I’m hoping to get some advice about speeding up my query.
Data source info:
• Json format
• .log files (text format)
• PBI Gateway mashup log files (you can get when additional logging in enabled)
The files themselves are not big, for my sample data there are 9 files, at around 1.5 – 2.5 mb each but the load time is quite long, around 20 minutes.
This happens when the query runs, the Table.ExpandRecordColumn line of the code. The progress monitor at the bottom of PQ shows loading tens or hundreds of MB per file.
Example below is if I have 1 file in the directory size, 1,191 KB, loading shows > 68 MB.
When the JSON parsed, it creates a Record for each line of JSON.
I’m assuming that, as the record is expanded, it’s held in memory before being expanded to the table.
However, I’m confused as the final PBI file is not large, less than 1MB. For this 1 sample file, the pbix file is only 119 KB.
There is quite a lot of data, just that one file creates 70 columns with 1,568 rows.
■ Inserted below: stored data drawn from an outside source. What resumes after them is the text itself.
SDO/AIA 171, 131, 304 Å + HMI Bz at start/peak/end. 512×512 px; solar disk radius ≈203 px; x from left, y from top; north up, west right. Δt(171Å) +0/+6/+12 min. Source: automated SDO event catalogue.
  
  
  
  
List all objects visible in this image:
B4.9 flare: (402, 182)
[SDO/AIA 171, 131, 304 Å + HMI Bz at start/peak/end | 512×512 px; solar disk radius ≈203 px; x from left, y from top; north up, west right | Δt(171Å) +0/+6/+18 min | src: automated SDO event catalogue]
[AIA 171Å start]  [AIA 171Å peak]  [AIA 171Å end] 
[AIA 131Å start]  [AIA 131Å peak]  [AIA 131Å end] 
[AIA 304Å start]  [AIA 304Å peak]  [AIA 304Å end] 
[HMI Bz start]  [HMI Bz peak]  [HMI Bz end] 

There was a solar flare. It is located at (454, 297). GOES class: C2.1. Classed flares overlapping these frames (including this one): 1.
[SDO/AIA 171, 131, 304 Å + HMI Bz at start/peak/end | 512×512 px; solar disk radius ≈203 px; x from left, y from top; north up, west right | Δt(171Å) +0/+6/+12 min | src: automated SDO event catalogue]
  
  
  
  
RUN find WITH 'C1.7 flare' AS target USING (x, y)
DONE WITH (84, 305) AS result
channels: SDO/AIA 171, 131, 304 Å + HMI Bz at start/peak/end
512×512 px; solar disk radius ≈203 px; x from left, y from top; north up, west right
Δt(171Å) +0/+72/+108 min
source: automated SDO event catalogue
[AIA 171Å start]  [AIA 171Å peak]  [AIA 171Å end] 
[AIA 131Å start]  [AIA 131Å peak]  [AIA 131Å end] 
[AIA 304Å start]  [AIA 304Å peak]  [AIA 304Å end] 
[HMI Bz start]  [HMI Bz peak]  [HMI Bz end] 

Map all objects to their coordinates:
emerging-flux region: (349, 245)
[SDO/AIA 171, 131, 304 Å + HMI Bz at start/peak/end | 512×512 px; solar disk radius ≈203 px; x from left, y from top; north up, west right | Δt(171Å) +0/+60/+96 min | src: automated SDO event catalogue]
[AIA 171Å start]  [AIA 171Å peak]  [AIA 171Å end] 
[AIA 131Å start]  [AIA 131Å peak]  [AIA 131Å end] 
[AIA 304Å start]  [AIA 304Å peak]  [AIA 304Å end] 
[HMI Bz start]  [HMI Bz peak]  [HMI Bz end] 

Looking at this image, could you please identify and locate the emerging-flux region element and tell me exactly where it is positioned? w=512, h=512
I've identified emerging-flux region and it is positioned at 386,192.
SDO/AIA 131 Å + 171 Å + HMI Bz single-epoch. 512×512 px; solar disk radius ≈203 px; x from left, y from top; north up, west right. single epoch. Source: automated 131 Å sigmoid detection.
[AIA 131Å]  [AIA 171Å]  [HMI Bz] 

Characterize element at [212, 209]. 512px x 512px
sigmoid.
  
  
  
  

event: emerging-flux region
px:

The amount of data being loaded can’t be reduced.
Does anyone know why the query is using so much memory when loading even though the source file is not big and the final pbix file is also not big?
Is there any way we can speed it up?
PBIX file & sample data file attached, the data in the sample file doesn’t take long to load, but as soon as the files become larger and more numerous, the load takes much longer:
Tim GW Logs analyser post.pbix (208.8 KB)
The M code:
// FileLocation
"C:\Users\me\Documents\Data Local\My Logs" meta [IsParameterQuery=true, Type="Text", IsParameterQueryRequired=true]
// FuncProcessMashupLogs
let
// Load files from the specified folder
Source = Folder.Files(FileLocation),
// Buffer the source table to improve performance in subsequent steps
BufferSource = Table.Buffer(Source),
// Filter to include only Mashup log files and exclude irrelevant files
FilterMashupLogsOnly = Table.SelectRows(BufferSource, each Text.StartsWith([Name], "Mashup") and not Text.Contains([Name], "Container") and not Text.Contains([Name], "Evaluation")),
// Remove all columns except for the Content column
RemoveOtherColumns = Table.SelectColumns(FilterMashupLogsOnly, {"Content"}),
// Add a custom column converting binary content to text lines
AddCustom = Table.AddColumn(RemoveOtherColumns, "Custom", each Table.FromColumns({Lines.FromBinary([Content], null, null, 1252)})),
// Buffer the table after adding the custom column
BufferAddedCustom = Table.Buffer(AddCustom),
// Keep only the newly added custom table
KeepOnlyTables = Table.SelectColumns(BufferAddedCustom, {"Custom"}),
// Expand the custom table
ExpandCustom = Table.ExpandTableColumn(KeepOnlyTables, "Custom", {"Column1"}),
// Parse the JSON in the expanded column
ParseJSON = Table.TransformColumns(ExpandCustom, {"Column1", Json.Document}),
// Remove rows with errors in the parsed JSON column
RemoveErrors = Table.RemoveRowsWithErrors(ParseJSON, {"Column1"}),
// Drill down to the records in the parsed JSON column
DrillDownRecord = RemoveErrors[Column1],
// Get a list of all field names in the JSON records
FieldNames = List.Union(List.Transform(DrillDownRecord, each Record.FieldNames(_))),
// Expand the JSON records to columns
ExpandRecord = Table.ExpandRecordColumn(Table.FromList(DrillDownRecord, Splitter.SplitByNothing()), "Column1", FieldNames, FieldNames),
TableBuffer = Table.Buffer( ExpandRecord, [ BufferMode = BufferMode.Delayed ] ),
// Transform AccessedResources only if it's a list
ResourceValues = Table.TransformColumns(
TableBuffer,
{"AccessedResources", each if _ is list then Text.Combine(List.Transform(_, Text.From), " ; ") else _, type text}
),
// Transform PartitionInputs only if it's a list
PartitionValue = Table.TransformColumns(
ResourceValues,
{"PartitionInputs", each if _ is list then Text.Combine(List.Transform(_, Text.From), " ; ") else _, type text}
),
// Convert all column types to text
AllTypesText =
Table.TransformColumnTypes(
PartitionValue,
List.Transform(
Table.ColumnNames(PartitionValue),
each {_, type text}
)
),
//Add a date time key column
DateTimeKeyColumn =
Table.AddColumn(
AllTypesText ,
"DateTimeKey",
each
let
Key = Text.Combine(List.RemoveNulls(List.Transform(Text.ToList([Start]),each if Value.Is(Value.FromText(_), type number) then _ else null))),
Column = Text.Start( Key, 8) & "." & Text.End( Key, Text.Length(Key)-8 )
in
Column
),
ChangeTypes = Table.TransformColumnTypes(DateTimeKeyColumn,{{"Start", type datetime}, {"entryCount", Int64.Type}, {"totalSize", Int64.Type}, {"hits", Int64.Type}, {"requests", Int64.Type}, {"hitrate", type number} , {"DateTimeKey", type number} })
in
ChangeTypes